Print the data below exactly, starting at the line that contains "Which of point" and continuing through the final line of the data, with both ends included. Omit the pictures.

---- LISTED ENTRIES

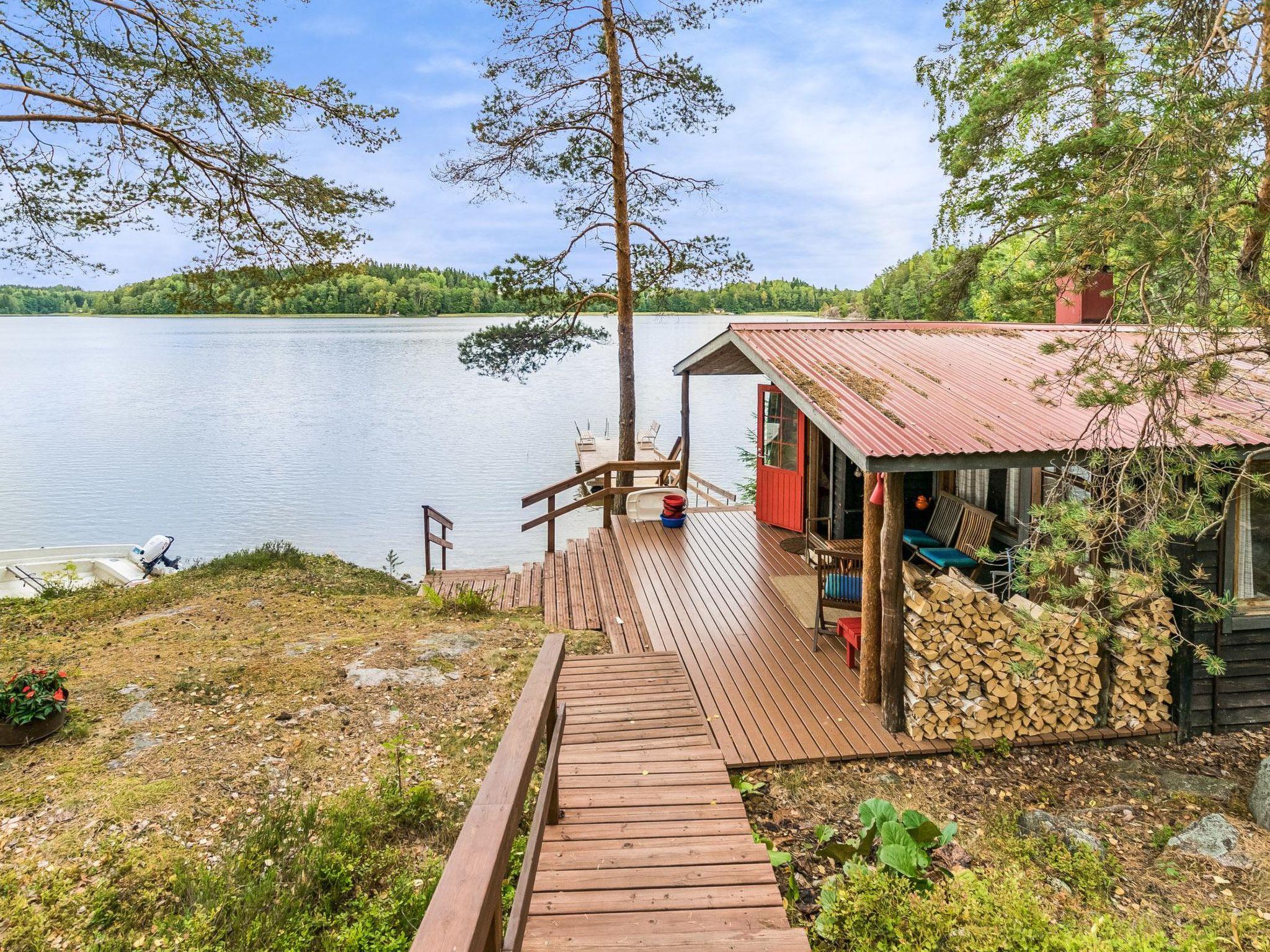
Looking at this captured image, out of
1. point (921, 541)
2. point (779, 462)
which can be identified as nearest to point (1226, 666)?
point (921, 541)

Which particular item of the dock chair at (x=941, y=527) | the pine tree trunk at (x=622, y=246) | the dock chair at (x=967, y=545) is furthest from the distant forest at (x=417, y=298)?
the dock chair at (x=967, y=545)

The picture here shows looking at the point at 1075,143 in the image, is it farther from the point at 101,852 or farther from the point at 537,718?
the point at 101,852

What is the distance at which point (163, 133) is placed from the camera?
19.0 ft

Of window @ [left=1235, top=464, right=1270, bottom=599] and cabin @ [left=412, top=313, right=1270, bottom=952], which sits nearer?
cabin @ [left=412, top=313, right=1270, bottom=952]

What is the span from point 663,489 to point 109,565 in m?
9.47

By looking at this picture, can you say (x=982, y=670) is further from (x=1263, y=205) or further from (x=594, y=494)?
(x=594, y=494)

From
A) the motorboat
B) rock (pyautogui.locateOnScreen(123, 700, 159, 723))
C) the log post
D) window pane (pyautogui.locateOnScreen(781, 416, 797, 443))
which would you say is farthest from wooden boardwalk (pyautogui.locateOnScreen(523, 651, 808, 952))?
the motorboat

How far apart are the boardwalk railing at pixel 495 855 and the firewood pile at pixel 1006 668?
2.76 metres

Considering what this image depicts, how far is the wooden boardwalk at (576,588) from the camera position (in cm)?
625

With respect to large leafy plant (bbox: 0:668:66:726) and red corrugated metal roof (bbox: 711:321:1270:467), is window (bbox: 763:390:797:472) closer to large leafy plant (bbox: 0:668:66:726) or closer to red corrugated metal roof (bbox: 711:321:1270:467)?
red corrugated metal roof (bbox: 711:321:1270:467)

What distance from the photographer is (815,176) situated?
49.6m

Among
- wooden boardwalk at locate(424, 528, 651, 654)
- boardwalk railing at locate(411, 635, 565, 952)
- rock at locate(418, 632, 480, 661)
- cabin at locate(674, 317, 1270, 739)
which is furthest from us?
wooden boardwalk at locate(424, 528, 651, 654)

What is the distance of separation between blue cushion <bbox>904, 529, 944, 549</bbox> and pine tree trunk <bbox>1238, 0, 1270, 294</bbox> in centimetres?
332

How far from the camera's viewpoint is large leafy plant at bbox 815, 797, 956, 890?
121 inches
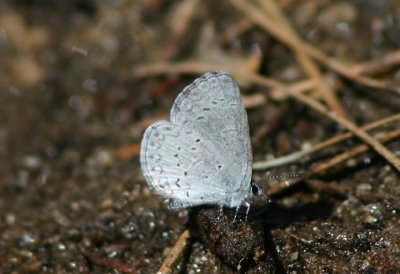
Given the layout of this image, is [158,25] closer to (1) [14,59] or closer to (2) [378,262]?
(1) [14,59]

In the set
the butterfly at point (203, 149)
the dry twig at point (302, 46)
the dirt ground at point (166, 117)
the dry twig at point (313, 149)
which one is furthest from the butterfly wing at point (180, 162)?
the dry twig at point (302, 46)

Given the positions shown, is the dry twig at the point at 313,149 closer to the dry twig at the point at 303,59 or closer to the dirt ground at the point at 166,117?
the dirt ground at the point at 166,117

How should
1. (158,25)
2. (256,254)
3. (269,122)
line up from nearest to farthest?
(256,254) < (269,122) < (158,25)

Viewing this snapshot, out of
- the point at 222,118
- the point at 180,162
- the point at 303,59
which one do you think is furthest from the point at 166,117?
the point at 222,118

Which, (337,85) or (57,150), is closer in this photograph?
(337,85)

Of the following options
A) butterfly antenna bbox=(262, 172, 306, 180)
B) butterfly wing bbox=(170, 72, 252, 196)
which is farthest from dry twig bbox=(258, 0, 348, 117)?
butterfly wing bbox=(170, 72, 252, 196)

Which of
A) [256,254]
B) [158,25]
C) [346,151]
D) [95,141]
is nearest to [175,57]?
[158,25]
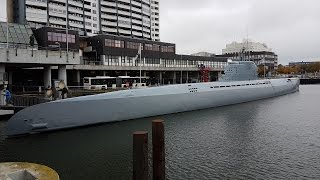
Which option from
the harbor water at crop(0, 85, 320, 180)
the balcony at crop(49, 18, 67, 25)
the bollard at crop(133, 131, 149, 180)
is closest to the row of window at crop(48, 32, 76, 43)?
the balcony at crop(49, 18, 67, 25)

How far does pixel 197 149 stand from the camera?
2209cm

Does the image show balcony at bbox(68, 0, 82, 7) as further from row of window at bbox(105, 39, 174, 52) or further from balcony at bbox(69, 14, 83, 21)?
row of window at bbox(105, 39, 174, 52)

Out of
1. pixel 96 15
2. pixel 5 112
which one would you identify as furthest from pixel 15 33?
pixel 96 15

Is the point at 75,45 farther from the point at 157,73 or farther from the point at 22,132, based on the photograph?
the point at 22,132

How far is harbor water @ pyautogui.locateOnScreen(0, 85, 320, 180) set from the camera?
1756cm

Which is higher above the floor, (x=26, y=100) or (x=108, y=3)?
(x=108, y=3)

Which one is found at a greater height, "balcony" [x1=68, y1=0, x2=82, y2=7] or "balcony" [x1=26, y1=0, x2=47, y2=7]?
"balcony" [x1=68, y1=0, x2=82, y2=7]

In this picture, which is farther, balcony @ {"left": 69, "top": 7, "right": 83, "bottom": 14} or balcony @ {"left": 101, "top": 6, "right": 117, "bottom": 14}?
balcony @ {"left": 101, "top": 6, "right": 117, "bottom": 14}

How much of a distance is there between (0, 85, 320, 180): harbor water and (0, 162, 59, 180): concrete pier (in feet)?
18.1

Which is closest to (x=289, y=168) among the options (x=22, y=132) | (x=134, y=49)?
(x=22, y=132)

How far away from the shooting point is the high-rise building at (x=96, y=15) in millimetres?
110688

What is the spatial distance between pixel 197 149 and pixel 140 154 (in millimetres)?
10860

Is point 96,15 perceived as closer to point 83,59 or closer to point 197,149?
point 83,59

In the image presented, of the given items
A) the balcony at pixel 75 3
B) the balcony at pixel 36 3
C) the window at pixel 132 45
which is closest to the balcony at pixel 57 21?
the balcony at pixel 36 3
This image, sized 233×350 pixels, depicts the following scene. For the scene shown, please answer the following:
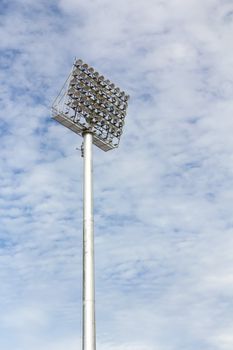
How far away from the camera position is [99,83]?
42062 millimetres

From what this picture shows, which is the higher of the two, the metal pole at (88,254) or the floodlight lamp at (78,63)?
the floodlight lamp at (78,63)

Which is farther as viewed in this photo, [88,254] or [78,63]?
[78,63]

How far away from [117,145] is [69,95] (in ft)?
19.4

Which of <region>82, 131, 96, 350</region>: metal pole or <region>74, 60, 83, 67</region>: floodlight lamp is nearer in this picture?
<region>82, 131, 96, 350</region>: metal pole

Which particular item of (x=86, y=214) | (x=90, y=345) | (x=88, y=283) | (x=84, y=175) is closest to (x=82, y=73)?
(x=84, y=175)

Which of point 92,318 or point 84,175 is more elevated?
point 84,175

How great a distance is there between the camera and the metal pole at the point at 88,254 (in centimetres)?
3384

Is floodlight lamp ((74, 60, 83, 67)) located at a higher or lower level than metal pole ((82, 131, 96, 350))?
higher

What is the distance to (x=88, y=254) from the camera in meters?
36.2

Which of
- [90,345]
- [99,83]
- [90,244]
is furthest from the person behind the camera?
[99,83]

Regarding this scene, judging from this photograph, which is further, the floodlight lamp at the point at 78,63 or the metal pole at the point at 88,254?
the floodlight lamp at the point at 78,63

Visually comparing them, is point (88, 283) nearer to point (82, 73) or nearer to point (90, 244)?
point (90, 244)

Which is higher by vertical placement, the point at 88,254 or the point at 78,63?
the point at 78,63

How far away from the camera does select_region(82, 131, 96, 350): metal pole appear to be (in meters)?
33.8
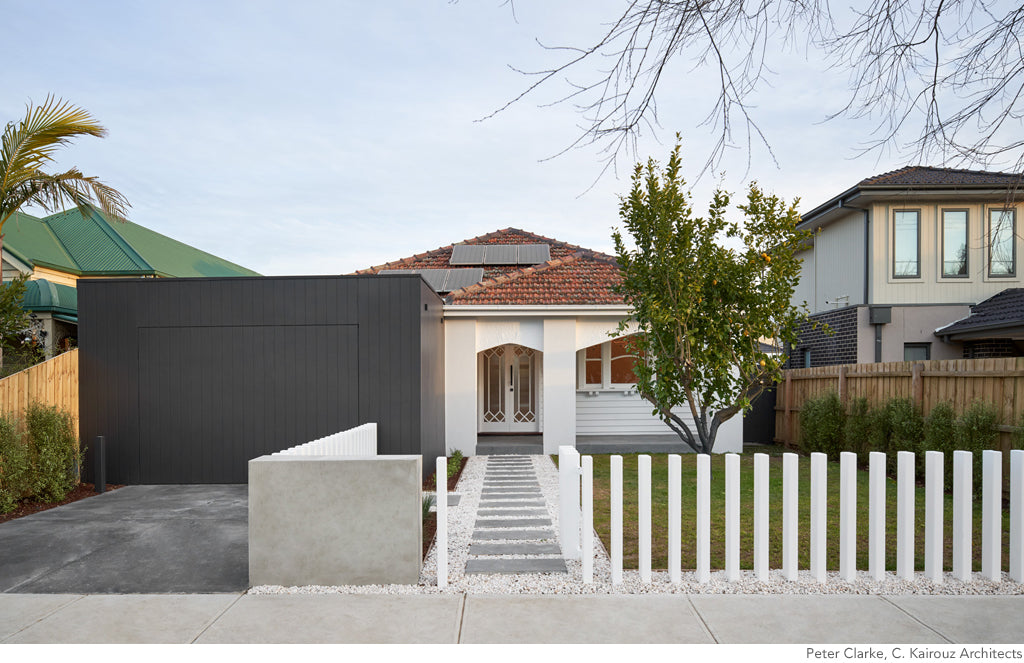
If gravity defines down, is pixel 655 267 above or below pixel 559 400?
above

--------

FINAL ANSWER>
Which of point 92,318 or point 84,175 is more elevated?
point 84,175

How great a distance is there between the camera and the metal pole at the point at 88,254 (in centimetres)?
3384

Is floodlight lamp ((74, 60, 83, 67)) located at a higher or lower level than metal pole ((82, 131, 96, 350))?
higher

What is the distance to (x=88, y=254) from the camera in meters?
36.2

Which of
- [90,345]
- [99,83]
- [90,244]
is furthest from the person behind the camera?
[99,83]

Regarding this scene, judging from this photograph, which is further, the floodlight lamp at the point at 78,63 or the metal pole at the point at 88,254?
the floodlight lamp at the point at 78,63

Visually comparing them, is point (88, 283) nearer to point (82, 73) or nearer to point (90, 244)?
point (90, 244)

Which is higher by vertical placement, the point at 88,254 or the point at 78,63?
the point at 78,63

How far away from the camera does select_region(82, 131, 96, 350): metal pole appear to be (in meters)?
33.8
If gravity defines down, is pixel 655 267 above or below pixel 559 400?
above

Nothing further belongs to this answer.